Wemding – Die Politik bemüht sich seit einiger Zeit, die betriebliche Altersversorgung (bAV) als wesentliches Präventionsinstrument gegen Altersarmut aufzuwerten. So verabschiedete der Deutsche Bundestag das „Gesetz zur Einführung eines Freibetrages in der gesetzlichen Krankenversicherung zur Förderung der betrieblichen Altersvorsorge“ (Betriebsrentenfreibetragsgesetz), dank dem Betriebsrentner seit dem 1. Januar 2020 geringere Sozialabgaben zahlen müssen. Durch eine neue Freibetragsregelung bekommen Bezieher einer Betriebsrente jetzt bis zu 25 Euro mehr im Monat ausgezahlt. Bis Ende des letzten Jahres mussten sie auf die ganze Rente volle Kranken- und Pflegeversicherungsbeiträge von rund 19 Prozent zahlen, und es waren nur Betriebsrenten unter einer Freigrenze von 155,75 Euro im Monat zahlungsbefreit. Die bisherige Doppelverbeitragung von Betriebsrenten gehörte jahrelang zu den Ärgernissen der betrieblichen Altersversorgung.

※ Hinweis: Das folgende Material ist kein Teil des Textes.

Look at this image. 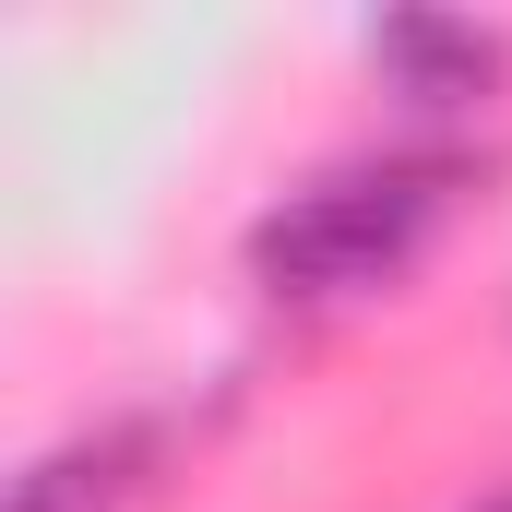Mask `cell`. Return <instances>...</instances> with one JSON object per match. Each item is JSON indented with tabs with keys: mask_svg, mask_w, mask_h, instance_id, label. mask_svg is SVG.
Wrapping results in <instances>:
<instances>
[{
	"mask_svg": "<svg viewBox=\"0 0 512 512\" xmlns=\"http://www.w3.org/2000/svg\"><path fill=\"white\" fill-rule=\"evenodd\" d=\"M441 191L453 167L441 155H382V167H334L310 191H286L251 227V274L286 286V298H358V286H393L417 239L441 227Z\"/></svg>",
	"mask_w": 512,
	"mask_h": 512,
	"instance_id": "cell-1",
	"label": "cell"
},
{
	"mask_svg": "<svg viewBox=\"0 0 512 512\" xmlns=\"http://www.w3.org/2000/svg\"><path fill=\"white\" fill-rule=\"evenodd\" d=\"M370 60L393 72L405 108H477L501 84V36L465 12H393V24H370Z\"/></svg>",
	"mask_w": 512,
	"mask_h": 512,
	"instance_id": "cell-2",
	"label": "cell"
},
{
	"mask_svg": "<svg viewBox=\"0 0 512 512\" xmlns=\"http://www.w3.org/2000/svg\"><path fill=\"white\" fill-rule=\"evenodd\" d=\"M12 512H120V441L36 453V465L12 477Z\"/></svg>",
	"mask_w": 512,
	"mask_h": 512,
	"instance_id": "cell-3",
	"label": "cell"
},
{
	"mask_svg": "<svg viewBox=\"0 0 512 512\" xmlns=\"http://www.w3.org/2000/svg\"><path fill=\"white\" fill-rule=\"evenodd\" d=\"M501 512H512V501H501Z\"/></svg>",
	"mask_w": 512,
	"mask_h": 512,
	"instance_id": "cell-4",
	"label": "cell"
}]
</instances>
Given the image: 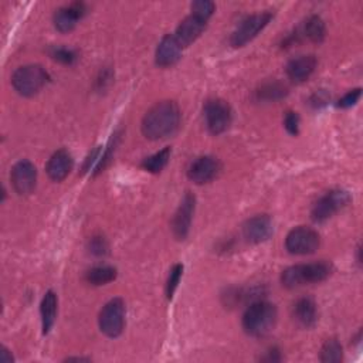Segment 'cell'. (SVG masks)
Returning <instances> with one entry per match:
<instances>
[{
  "label": "cell",
  "instance_id": "obj_9",
  "mask_svg": "<svg viewBox=\"0 0 363 363\" xmlns=\"http://www.w3.org/2000/svg\"><path fill=\"white\" fill-rule=\"evenodd\" d=\"M271 18H272V13H269V11L252 14V16H248L247 18H244L240 23V26L234 30V33L231 34V38H230L231 45L242 47L247 43H250L271 21Z\"/></svg>",
  "mask_w": 363,
  "mask_h": 363
},
{
  "label": "cell",
  "instance_id": "obj_5",
  "mask_svg": "<svg viewBox=\"0 0 363 363\" xmlns=\"http://www.w3.org/2000/svg\"><path fill=\"white\" fill-rule=\"evenodd\" d=\"M350 203V196L347 191L340 189H333L326 191L318 201L313 204L311 217L315 223H323L336 214L339 210L346 207Z\"/></svg>",
  "mask_w": 363,
  "mask_h": 363
},
{
  "label": "cell",
  "instance_id": "obj_15",
  "mask_svg": "<svg viewBox=\"0 0 363 363\" xmlns=\"http://www.w3.org/2000/svg\"><path fill=\"white\" fill-rule=\"evenodd\" d=\"M182 51H183V47L180 45V43L177 41L174 34H167L157 44L156 54H155V62H156V65L163 67V68L172 67L180 60Z\"/></svg>",
  "mask_w": 363,
  "mask_h": 363
},
{
  "label": "cell",
  "instance_id": "obj_2",
  "mask_svg": "<svg viewBox=\"0 0 363 363\" xmlns=\"http://www.w3.org/2000/svg\"><path fill=\"white\" fill-rule=\"evenodd\" d=\"M278 312L274 303L267 301H254L242 315V329L254 337L268 335L277 323Z\"/></svg>",
  "mask_w": 363,
  "mask_h": 363
},
{
  "label": "cell",
  "instance_id": "obj_18",
  "mask_svg": "<svg viewBox=\"0 0 363 363\" xmlns=\"http://www.w3.org/2000/svg\"><path fill=\"white\" fill-rule=\"evenodd\" d=\"M72 166H74V159L71 153L65 149H60L48 159L45 170L51 180L61 182L69 174V172L72 170Z\"/></svg>",
  "mask_w": 363,
  "mask_h": 363
},
{
  "label": "cell",
  "instance_id": "obj_4",
  "mask_svg": "<svg viewBox=\"0 0 363 363\" xmlns=\"http://www.w3.org/2000/svg\"><path fill=\"white\" fill-rule=\"evenodd\" d=\"M48 74L38 64H28L18 67L11 77L13 88L23 96H33L41 91L47 84Z\"/></svg>",
  "mask_w": 363,
  "mask_h": 363
},
{
  "label": "cell",
  "instance_id": "obj_17",
  "mask_svg": "<svg viewBox=\"0 0 363 363\" xmlns=\"http://www.w3.org/2000/svg\"><path fill=\"white\" fill-rule=\"evenodd\" d=\"M316 68V58L312 54L298 55L288 61L286 64V75L291 81L299 84L306 81Z\"/></svg>",
  "mask_w": 363,
  "mask_h": 363
},
{
  "label": "cell",
  "instance_id": "obj_24",
  "mask_svg": "<svg viewBox=\"0 0 363 363\" xmlns=\"http://www.w3.org/2000/svg\"><path fill=\"white\" fill-rule=\"evenodd\" d=\"M325 23L319 16H311L305 26H303V34L313 43H322L325 38Z\"/></svg>",
  "mask_w": 363,
  "mask_h": 363
},
{
  "label": "cell",
  "instance_id": "obj_13",
  "mask_svg": "<svg viewBox=\"0 0 363 363\" xmlns=\"http://www.w3.org/2000/svg\"><path fill=\"white\" fill-rule=\"evenodd\" d=\"M272 233H274V225L268 214H257L248 218L242 225L244 238L252 244H259L267 241L272 235Z\"/></svg>",
  "mask_w": 363,
  "mask_h": 363
},
{
  "label": "cell",
  "instance_id": "obj_28",
  "mask_svg": "<svg viewBox=\"0 0 363 363\" xmlns=\"http://www.w3.org/2000/svg\"><path fill=\"white\" fill-rule=\"evenodd\" d=\"M51 57L55 61H58L61 64H65V65H71L77 60L75 51H72L69 48H65V47H54L51 50Z\"/></svg>",
  "mask_w": 363,
  "mask_h": 363
},
{
  "label": "cell",
  "instance_id": "obj_3",
  "mask_svg": "<svg viewBox=\"0 0 363 363\" xmlns=\"http://www.w3.org/2000/svg\"><path fill=\"white\" fill-rule=\"evenodd\" d=\"M333 267L328 261H316L309 264H298L284 269L281 282L285 288L294 289L306 284H318L329 278Z\"/></svg>",
  "mask_w": 363,
  "mask_h": 363
},
{
  "label": "cell",
  "instance_id": "obj_10",
  "mask_svg": "<svg viewBox=\"0 0 363 363\" xmlns=\"http://www.w3.org/2000/svg\"><path fill=\"white\" fill-rule=\"evenodd\" d=\"M11 184L16 193L26 196L34 191L37 184V169L30 160H20L17 162L10 173Z\"/></svg>",
  "mask_w": 363,
  "mask_h": 363
},
{
  "label": "cell",
  "instance_id": "obj_1",
  "mask_svg": "<svg viewBox=\"0 0 363 363\" xmlns=\"http://www.w3.org/2000/svg\"><path fill=\"white\" fill-rule=\"evenodd\" d=\"M182 113L174 101H160L155 104L142 119V133L150 140L166 139L180 128Z\"/></svg>",
  "mask_w": 363,
  "mask_h": 363
},
{
  "label": "cell",
  "instance_id": "obj_34",
  "mask_svg": "<svg viewBox=\"0 0 363 363\" xmlns=\"http://www.w3.org/2000/svg\"><path fill=\"white\" fill-rule=\"evenodd\" d=\"M67 360L71 362V360H89V359L88 357H67Z\"/></svg>",
  "mask_w": 363,
  "mask_h": 363
},
{
  "label": "cell",
  "instance_id": "obj_22",
  "mask_svg": "<svg viewBox=\"0 0 363 363\" xmlns=\"http://www.w3.org/2000/svg\"><path fill=\"white\" fill-rule=\"evenodd\" d=\"M116 268L111 265H98L86 271L85 279L92 285H105L116 278Z\"/></svg>",
  "mask_w": 363,
  "mask_h": 363
},
{
  "label": "cell",
  "instance_id": "obj_32",
  "mask_svg": "<svg viewBox=\"0 0 363 363\" xmlns=\"http://www.w3.org/2000/svg\"><path fill=\"white\" fill-rule=\"evenodd\" d=\"M262 360H267V362H279L281 360V354H279V350L278 349H271L267 352V356L262 357Z\"/></svg>",
  "mask_w": 363,
  "mask_h": 363
},
{
  "label": "cell",
  "instance_id": "obj_23",
  "mask_svg": "<svg viewBox=\"0 0 363 363\" xmlns=\"http://www.w3.org/2000/svg\"><path fill=\"white\" fill-rule=\"evenodd\" d=\"M170 153H172L170 147H164V149L156 152L155 155L143 159L140 166L149 173H159L166 167V164L170 159Z\"/></svg>",
  "mask_w": 363,
  "mask_h": 363
},
{
  "label": "cell",
  "instance_id": "obj_8",
  "mask_svg": "<svg viewBox=\"0 0 363 363\" xmlns=\"http://www.w3.org/2000/svg\"><path fill=\"white\" fill-rule=\"evenodd\" d=\"M204 119L207 129L213 135H220L225 132L233 121V112L230 105L223 99H208L204 105Z\"/></svg>",
  "mask_w": 363,
  "mask_h": 363
},
{
  "label": "cell",
  "instance_id": "obj_6",
  "mask_svg": "<svg viewBox=\"0 0 363 363\" xmlns=\"http://www.w3.org/2000/svg\"><path fill=\"white\" fill-rule=\"evenodd\" d=\"M99 329L108 337H116L125 326V303L121 298L111 299L99 312Z\"/></svg>",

Nach der Gesetzesänderung wurde die Freigrenze, die für sämtliche Versorgungsbezüge gilt, um einen Freibetrag in gleicher Höhe für die Renten der bAV – also Unterstützungskasse, Direktzusage, Direktversicherung, Pensionskasse und Pensionsfonds – ergänzt. Das mit Jahresbeginn in Kraft getretene GKV-Betriebsrentenfreibetragsgesetz entlastet die meisten Betriebsrentner bei den Krankenkassenbeiträgen. Für alle Betriebsrenten gilt nun ein Freibetrag von 159,25 Euro. Erst auf höhere Betriebsrenten müssen Beiträge gezahlt werden. Bei einem durchschnittlichen Krankenversicherungsbeitrag von 15,5 Prozent zahlen Betriebsrentner maximal 25 Euro im Monat weniger. Pflichtversicherte in der gesetzlichen Krankenversicherung sparen so seit dem 1. Januar 2020 bis zu 300 Euro pro Jahr.